Hypatia of Alexandria (370? - 415 C.E.)
A mid-19th century wood engraving of Hypatia, one of the earliest known female mathematicians. (Photo: Universal History Archive/Getty Images)
Sophie Germain (1776-1831)
Sophie Germain was a self-taught French mathematician. Although her parents tried to discourage her from learning (it was believed that mathematics was an inappropriate trade for women at the time), Germain would sneak into her father's library to read the works of great mathematicians going so far as to wrap herself in quilts and use candles she had hidden in order to study throughout the night.

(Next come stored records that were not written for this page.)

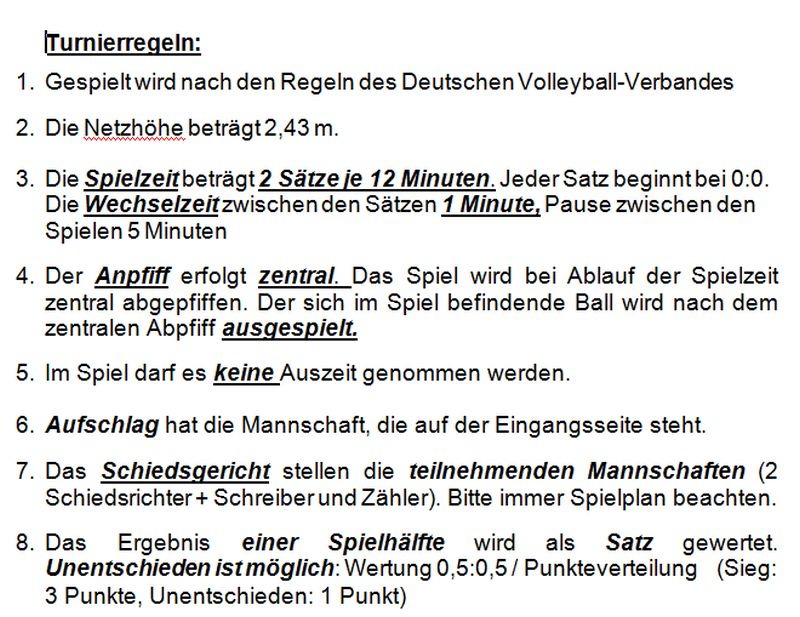 Turnierregeln:

1. Gespielt wird nach den Regeln des Deutschen Volleyball-Verbandes

2. Die Netzhöhe beträgt 2,43 m.

3. Die Spielzeit beträgt 2 Sätze je 12 Minuten. Jeder Satz beginnt bei 0:0. Die Wechselzeit zwischen den Sätzen 1 Minute, Pause zwischen den Spielen 5 Minuten

4. Der Anpfiff erfolgt zentral. Das Spiel wird bei Ablauf der Spielzeit zentral abgepfiffen. Der sich im Spiel befindende Ball wird nach dem zentralen Abpfiff ausgespielt.

5. Im Spiel darf es keine Auszeit genommen werden.

6. Aufschlag hat die Mannschaft, die auf der Eingangsseite steht.

7. Das Schiedsgericht stellen die teilnehmenden Mannschaften (2 Schiedsrichter + Schreiber und Zähler). Bitte immer Spielplan beachten.

8. Das Ergebnis einer Spielhälfte wird als Satz gewertet. Unentschieden ist möglich: Wertung 0,5:0,5 / Punkteverteilung (Sieg: 3 Punkte, Unentschieden: 1 Punkt)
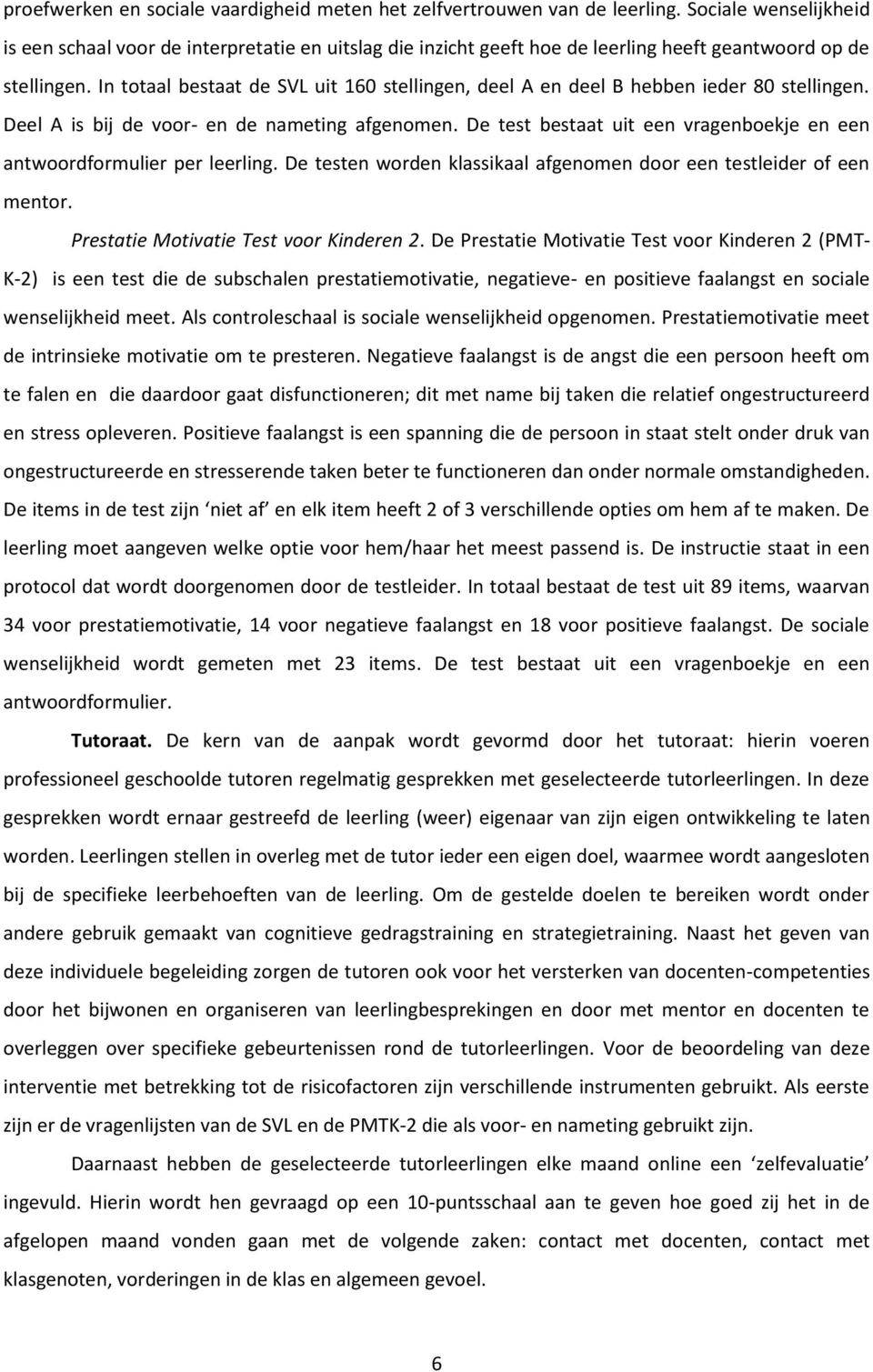 proefwerken en sociale vaardigheid meten het zelfvertrouwen van de leerling. Sociale wenselijkheid is een schaal voor de interpretatie en uitslag die inzicht geeft hoe de leerling heeft geantwoord op de stellingen. In totaal bestaat de SVL uit 160 stellingen, deel A en deel B hebben ieder 80 stellingen. Deel A is bij de voor- en de nameting afgenomen. De test bestaat uit een vragenboekje en een antwoordformulier per leerling. De testen worden klassikaal afgenomen door een testleider of een mentor.

Prestatie Motivatie Test voor Kinderen 2. De Prestatie Motivatie Test voor Kinderen 2 (PMT-K-2) is een test die de subschalen prestatiemotivatie, negatieve- en positieve faalangst en sociale wenselijkheid meet. Als controleschaal is sociale wenselijkheid opgenomen. Prestatiemotivatie meet de intrinsieke motivatie om te presteren. Negatieve faalangst is de angst die een persoon heeft om te falen en die daardoor gaat disfunctioneren; dit met name bij taken die relatief ongestructureerd en stress opleveren. Positieve faalangst is een spanning die de persoon in staat stelt onder druk van ongestructureerde en stresserende taken beter te functioneren dan onder normale omstandigheden. De items in de test zijn ‘niet af’ en elk item heeft 2 of 3 verschillende opties om hem af te maken. De leerling moet aangeven welke optie voor hem/haar het meest passend is. De instructie staat in een protocol dat wordt doorgenomen door de testleider. In totaal bestaat de test uit 89 items, waarvan 34 voor prestatiemotivatie, 14 voor negatieve faalangst en 18 voor positieve faalangst. De sociale wenselijkheid wordt gemeten met 23 items. De test bestaat uit een vragenboekje en een antwoordformulier.

Tutoraat. De kern van de aanpak wordt gevormd door het tutoraat: hierin voeren professioneel geschoolde tutoren regelmatig gesprekken met geselecteerde tutorleerlingen. In deze gesprekken wordt ernaar gestreefd de leerling (weer) eigenaar van zijn eigen ontwikkeling te laten worden. Leerlingen stellen in overleg met de tutor ieder een eigen doel, waarmee wordt aangesloten bij de specifieke leerbehoeften van de leerling. Om de gestelde doelen te bereiken wordt onder andere gebruik gemaakt van cognitieve gedragstraining en strategietraining. Naast het geven van deze individuele begeleiding zorgen de tutoren ook voor het versterken van docenten-competenties door het bijwonen en organiseren van leerlingbesprekingen en door met mentor en docenten te overleggen over specifieke gebeurtenissen rond de tutorleerlingen. Voor de beoordeling van deze interventie met betrekking tot de risicofactoren zijn verschillende instrumenten gebruikt. Als eerste zijn er de vragenlijsten van de SVL en de PMTK-2 die als voor- en nameting gebruikt zijn.

Daarnaast hebben de geselecteerde tutorleerlingen elke maand online een ‘zelfevaluatie’ ingevuld. Hierin wordt hen gevraagd op een 10-puntsschaal aan te geven hoe goed zij het in de afgelopen maand vonden gaan met de volgende zaken: contact met docenten, contact met klasgenoten, vorderingen in de klas en algemeen gevoel.

6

After learning what she could on her own, she decided to advance her knowledge by corresponding with prominent mathematicians Adrien-Marie Legendre and Carl Friedrich Gauss under the male pseudonym “M. LeBlanc.” Her decision to identify as a man to prove her worth in the male-dominated field of mathematics was fruitful. Her work in number theory, the theory of elasticity, and in developing innovative approaches to prove Fermat's Last Theorem are highly significant contributions to mathematics. Fighting against the social prejudices of the times, she rose to the top becoming an equal collaborator with male mathematicians toward the end of her career.
Charlotte Angas Scott (1858-1931)
Charlotte Angas Scott (June 8, 1858 - November 10, 1931) was the first woman in England to receive a doctorate in mathematics. Going against the social scripts of the time and with her family’s support, she sought education from a young age and this sparked an early interest in mathematics. In 1880, Scott ranked eighth in the highly prestigious Cambridge Mathematical Tripos Exam but because she was a woman, she could not attend the award ceremony. After earning degrees from the University of London, she traveled to the United States and became a founding faculty member of the Department of Mathematics at Bryn Mawr College where she mentored other women to pursue careers in mathematics. Scott’s work with algebraic curves and plane analytical geometry played a significant role in the modern development of abstract mathematical proofs. Her 1899 article “Proof of Noether's Fundamental Theorem” is widely recognized as highly influential in the field of mathematics.
NASA’s Human Computers
The 1950s ushered in a new wave of women mathematicians, although many have been “hidden” from dominant discourse. Take, for example, a group of African American women mathematicians known as NASA’s “human computers” due to their highly skilled abilities to perform the complex calculations that helped humans into outer space. These women include Mary Jackson, Katherine Johnson, and Dorothy Vaughan who have all been celebrated in the book and subsequent Oscar-winning film, Hidden Figures, as well as Miriam Daniel Mann, Kathryn Peddrew, Christine Darden, and Annie Easley who are featured in the book Hidden Human Computers: The Black Women of NASA. Another woman who worked for NASA to help get man to the moon was space engineer Mary Golda Ross, who was a member of the Cherokee Nation and the first female Native American rocket scientist. Facing both gender and racial discrimination, the accomplishments of these women should not be understated. Without their mathematical brilliance, space travel would not have been possible.
In our eyes, these women who helped break down barriers for today's women in science, mathematics and engineering are our heros.